§ **What to produce**
Output all of the material exactly; leave out no line.

§ **The input**

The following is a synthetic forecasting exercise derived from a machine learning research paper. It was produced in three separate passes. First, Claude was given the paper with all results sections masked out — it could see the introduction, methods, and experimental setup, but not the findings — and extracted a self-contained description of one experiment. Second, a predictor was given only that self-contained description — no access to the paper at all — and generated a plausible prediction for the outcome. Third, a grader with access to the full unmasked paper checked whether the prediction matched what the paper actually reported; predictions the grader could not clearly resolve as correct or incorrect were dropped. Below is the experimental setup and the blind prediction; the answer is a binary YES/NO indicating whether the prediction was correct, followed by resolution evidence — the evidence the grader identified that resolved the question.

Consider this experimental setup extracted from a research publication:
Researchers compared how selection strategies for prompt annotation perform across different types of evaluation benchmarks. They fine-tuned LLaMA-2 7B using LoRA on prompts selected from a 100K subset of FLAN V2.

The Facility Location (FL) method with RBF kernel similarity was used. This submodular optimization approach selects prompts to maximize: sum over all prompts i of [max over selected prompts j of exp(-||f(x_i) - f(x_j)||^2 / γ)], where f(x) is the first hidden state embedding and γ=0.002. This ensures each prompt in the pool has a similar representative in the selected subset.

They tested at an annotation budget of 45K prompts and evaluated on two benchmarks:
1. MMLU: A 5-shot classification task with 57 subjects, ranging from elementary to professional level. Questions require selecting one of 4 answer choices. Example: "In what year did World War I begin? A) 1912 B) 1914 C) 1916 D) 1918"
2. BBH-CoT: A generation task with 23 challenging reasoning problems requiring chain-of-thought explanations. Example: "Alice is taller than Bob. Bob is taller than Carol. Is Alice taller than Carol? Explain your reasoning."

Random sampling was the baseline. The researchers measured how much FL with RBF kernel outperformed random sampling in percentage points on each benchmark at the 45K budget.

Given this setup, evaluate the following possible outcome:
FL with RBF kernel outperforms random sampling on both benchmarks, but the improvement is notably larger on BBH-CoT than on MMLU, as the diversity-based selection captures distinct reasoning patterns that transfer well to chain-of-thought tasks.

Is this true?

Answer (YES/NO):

§ **Response to this task**
The following is a synthetic forecasting exercise derived from a machine learning research paper. It was produced in three separate passes. First, Claude was given the paper with all results sections masked out — it could see the introduction, methods, and experimental setup, but not the findings — and extracted a self-contained description of one experiment. Second, a predictor was given only that self-contained description — no access to the paper at all — and generated a plausible prediction for the outcome. Third, a grader with access to the full unmasked paper checked whether the prediction matched what the paper actually reported; predictions the grader could not clearly resolve as correct or incorrect were dropped. Below is the experimental setup and the blind prediction; the answer is a binary YES/NO indicating whether the prediction was correct, followed by resolution evidence — the evidence the grader identified that resolved the question.

Consider this experimental setup extracted from a research publication:
Researchers compared how selection strategies for prompt annotation perform across different types of evaluation benchmarks. They fine-tuned LLaMA-2 7B using LoRA on prompts selected from a 100K subset of FLAN V2.

The Facility Location (FL) method with RBF kernel similarity was used. This submodular optimization approach selects prompts to maximize: sum over all prompts i of [max over selected prompts j of exp(-||f(x_i) - f(x_j)||^2 / γ)], where f(x) is the first hidden state embedding and γ=0.002. This ensures each prompt in the pool has a similar representative in the selected subset.

They tested at an annotation budget of 45K prompts and evaluated on two benchmarks:
1. MMLU: A 5-shot classification task with 57 subjects, ranging from elementary to professional level. Questions require selecting one of 4 answer choices. Example: "In what year did World War I begin? A) 1912 B) 1914 C) 1916 D) 1918"
2. BBH-CoT: A generation task with 23 challenging reasoning problems requiring chain-of-thought explanations. Example: "Alice is taller than Bob. Bob is taller than Carol. Is Alice taller than Carol? Explain your reasoning."

Random sampling was the baseline. The researchers measured how much FL with RBF kernel outperformed random sampling in percentage points on each benchmark at the 45K budget.

Given this setup, evaluate the following possible outcome:
FL with RBF kernel outperforms random sampling on both benchmarks, but the improvement is notably larger on BBH-CoT than on MMLU, as the diversity-based selection captures distinct reasoning patterns that transfer well to chain-of-thought tasks.

Is this true?

Answer (YES/NO):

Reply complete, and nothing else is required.